Como me gusta este relato me he reido con ganas. Gracias Naye

¡Hola Pilarina, pues aquí va otro recuerdo de aquel verano escrito por Luis Mateo. Espero también te rías un poco.

2 parte de Luis Mateo Diez: Aquel verano del 47.

EL ACONTECIMIENTO al que fuimos invitados mi hermano Antón y yo era una boda, que se celebraba en un pueblo cercano. Nuestros padres estaban ausentes y a la madre de la novia se le ocurrió que asistiésemos nosotros, que aunque no había niños, podíamos pasarlo muy bien. Fue un requerimiento caprichoso, una de esas ocurrencias tan cariñosas como espontáneas, y, cuando la chica de mi abuela María comenzó a vestirnos y a repeinarnos, yo sentí ese temor que deriva directamente de la timidez, al contrario de mi hermano Antón que, como era habitual en él, solicitaba más colonia de la debida, complacido por la responsabilidad que asumíamos en aquella celebración.
Recuerdo que la furgoneta del panadero nos dejó en la casa de la novia y que ya allí, antes de ir a la iglesia, fuimos impelidos a desayunar, cosa que habíamos hecho con una exagerada proliferación de bollos, galletas, bizcochos y mazapanes. Yo mojaba todo lo que Antón mojaba en el chocolate y miraba preocupado la punta de la nariz salpicada de azúcar nevado de los dulces. Las manchas de chocolate en el peto de mi pantalón suscitaron un llanto culpable cuando me percaté de ellas, pero Antón usó con habilidad la servilleta para disimulármelas. Su nariz fue muy festejadas por las amigas de la novia, que nos llevaron de la mano a la iglesia.
De la ceremonia solo recuerdo el aroma de los lirios y el incienso. Sé que estuve dormido sobre el hombre de Antón, que se mantenía tieso y sonriente en el banco, aceptando el halago de todos los que miraban divertidos aquel niño tan saludador y pizpireto. En el banquete nos situaron en el extremo de la mesa más larga; más festejados al comienzo y progresivamente desprendidos de la atención de los comensales, aunque con la consideración de que nada nos faltase.
Las tres horas y me dia que duró el banquete fueron ofreciendo un progresivo panorama entrañable y festivo, en el que los dieciséis platos del menú hacían costosa y exaltada la supervivencia.
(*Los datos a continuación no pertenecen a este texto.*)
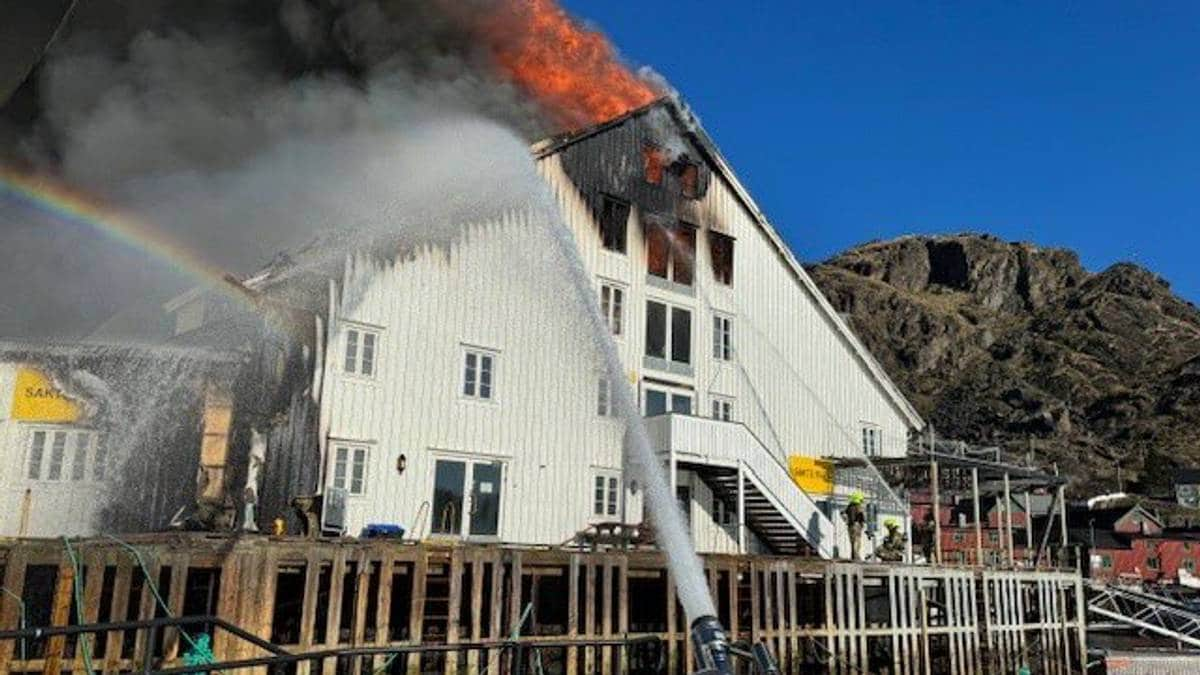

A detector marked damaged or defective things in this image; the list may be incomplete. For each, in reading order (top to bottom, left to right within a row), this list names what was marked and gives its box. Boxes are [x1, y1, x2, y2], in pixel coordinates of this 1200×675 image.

broken window [644, 143, 660, 184]
broken window [596, 199, 632, 258]
broken window [652, 222, 700, 286]
broken window [708, 232, 736, 286]
broken window [342, 326, 380, 374]
broken window [462, 348, 494, 402]
broken window [596, 284, 624, 336]
broken window [648, 302, 692, 368]
broken window [712, 314, 732, 362]
broken window [330, 446, 368, 494]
Antón dirimía la responsabilidad de nuestra representación familiar aceptando agradecido todo lo que caía en nuestros platos y disimulaba la caída de los botones que se le iban saltando del pantalón, mientras yo porfiaba lloroso por aflojar el peto. Del apetito habíamos pasado al inminente empacho como dos boas minúsculas y ahítas. Pero todavía faltaban los postres, y lo que en nuestros platos pudo caer de tartas, natillas, brazo de gitano, y frutas almibaradas, no era posible contabilizarlo. La sonrisa de Antón se transformaba en un gesto compungido y yo contenía el llanto vislumbrando con horror las bandejas de sequillos, los hojaldres y los almendrados.
Parece que fue mi tío Miguel quien recogíó de debajo de la mesa, donde generoso mantel de lino cubria el sueño de nuestra indigestión, a los dos sobrinos tan guapos y festejados. Allí los habían dejado reposar, respetando su sueño de ángeles glotones, Era, como digo, el verano del 47, un tiempo antiguo y precario en el que la gente cuando podía se vengaba de la escasez tirando la casa por la ventana.